Pernah suatu kali saat usianya baru 17 tahun, Mo Niang melihat ada kapal
yang berlayar di dekat Pulau Mei Zhou yang sedang dipermainkan badai
besar. Kapal itu tenggelam dengan cepatnya. Namun Mo Niang segera
melompat ke laut dan dengan cekatan ia menyelamatkan seluruh pelaut yang
terjebak badai tersebut. Semua awak berhasil diselamatkannya. Dari sini
banyak orang yang mendengar tentang kehebatan, dan budi baik Mo Niang.
Ia pun semakin terkenal dan dihormati.
Ada versi legenda yang mengatakan, pada usia 23 tahun, Mo Niang berhasil
menaklukkan 2 orang sakti yang menguasai pegunungan Tao Hua Shan.
Keduanya adalah Chien Li Yen yang punya penglihatan sangat tajam dan
Hsun Feng Erh yang pendengarannya sangat peka. Setelah dikalahkan
akhirnya mereka menjadi pengawalnya.
"Mimpi Buruk"
Lin Mo Niang memang sangat cantik dan baik hati, namun ia tidak pernah
menikah. Setidaknya ia memang membaktikan dirinya untuk menolong sesama
dan berbuat kebaikan sesuai ajaran kebajikan.
Menginjak usia 28 tahun, di musim panas (sekitar tahun 987 M), sebuah
"tragedi" terjadi. Saat itu Lin Mo Niang sedang menenun pakaian. Namun
karena lelah, ia pun tertidur pulas.
Sementara itu ayah dan saudaranya sedang berlayar pulang ke Mei Zhou
dari perjalanan jauh. Kapal yang mereka tumpangi diserang badai dan
akhirnya tenggelam.
Bersamaan dengan itu, Mo Niang bermimpi, ia merasa rohnya
melayang-layang di atas permukaan laut. Ia terkejut saat menyaksikan
kapal sang ayah tenggelam. Ayah dan saudaranya pun terseret masuk ke
dalam amukan badai. Mo Niang segera berenang dan menyelam ke laut untuk
menolong mereka. Ia menggigit baju sang ayah sementara dengan tangan
yang lain ia menyeret abangnya. Bersusah payah ia mencoba menyelamatkan
kedua orang yang dikasihinya itu.
Namun saat penyelamatan masih berlangsung, tiba-tiba ibunya memanggil.

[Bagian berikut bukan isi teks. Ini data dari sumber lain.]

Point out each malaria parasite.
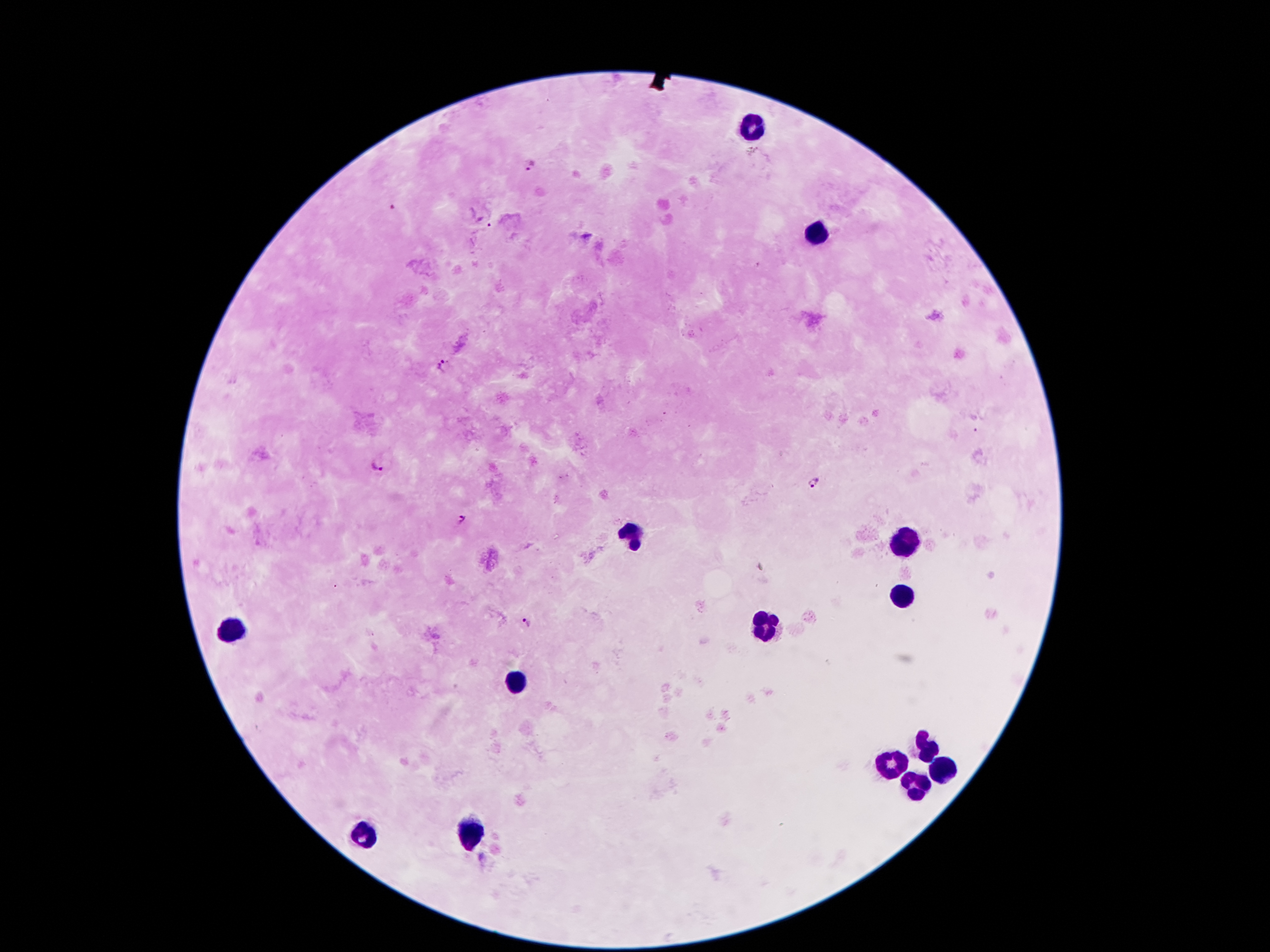
Approximate centers as [x, y] in pixels.
Malaria parasites: [529, 165], [395, 206], [488, 227], [443, 365], [377, 463], [814, 485], [460, 521], [527, 623].

Leukocyte locations: [753, 128], [812, 232], [631, 536], [905, 543], [903, 598], [765, 627], [231, 629], [515, 679], [926, 747], [894, 766], [939, 768], [917, 784], [469, 831], [365, 836]. Single field of view. Giemsa-stained preparation. Patient malaria status: positive for Plasmodium falciparum. 100x magnification. Thick peripheral-blood smear. Image is 1270×952 pixels. Smartphone photograph taken through the microscope eyepiece.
Assess this cell for malaria.
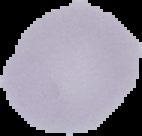
Uninfected.

Cell region segmented out of the field of view; the surrounding area is masked to black. From a thin blood film. Image is 142×136 pixels.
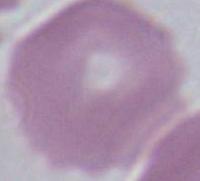
Summary:
  - Magnification: 1000x
  - Identification: red blood cell
  - Modality: photomicrograph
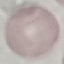
result = no malaria parasites seen
image type = cell patch, automatically extracted from a larger field of view and resized to 64 × 64 pixels
capture = smartphone camera at the microscope eyepiece
preparation = thin blood film
stain = Giemsa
State which cell type is depicted.
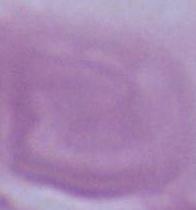

An erythrocyte.

Photomicrograph. Captured at 1000x magnification.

Ia pun terkejut dan berteriak kaget, sehingga gigitannya terlepas
sementara tangannya tetap menyeret tubuh abangnya. Tetapi saat terbangun
Lin Mo Niang mendapati dirinya masih di ruang tenun. Ia pun
menceritakan mimpinya itu pada sang ibu. Wang Shi, ibunya, berkata bahwa
itu hanya mimpi.
Tetapi tak lama kemudian, sebuah kabar buruk pun datang. Seorang pelaut
memberitahu bahwa kapal yang ditumpangi Lin dan putranya tenggelam.
Jasad Lin tidak ditemukan, tetapi Hong abangnya berhasil diselamatkan.
Mendengar kabar itu, betapa pilu hati Mo Niang. Dalam keadaan sedih ia
pun segera berlayar ke laut. Selama tiga hari tiga malam ia berusaha
menemukan jasad ayahnya. Pencariannya tak sia-sia. Ia pun kemudian ke
Pantai Mei Zhou bersama jasad sang ayah.
Menjadi Dewi
Sejak kematian sang ayah, Mo Niang setiap hari bersedih dan selalu
menangis. Hingga pada tanggal 8 bulan 9 tahun Imlek (987 M), ia pun
mengakhiri kepiluannya. Saat itu ia berkata kepada seluruh keluarga dan
ibunya bahwa ia akan menyendiri dan menjauhi keramaian duniawi. Ia akan
pergi dalam perjalanan yang sangat jauh.
Keesokan harinya, tanggal 9 bulan 9 Imlek (987 M), Lin Mo Niang
melakukan persiapan. Ia sembahyang dengan sangat khusyuk sambil merapal
kitab-kitab suci. Suasana sangat hening dan memilukan. Seluruh keluarga
pun kini yakin bahwa Mo Niang memang bertekad akan pergi jauh.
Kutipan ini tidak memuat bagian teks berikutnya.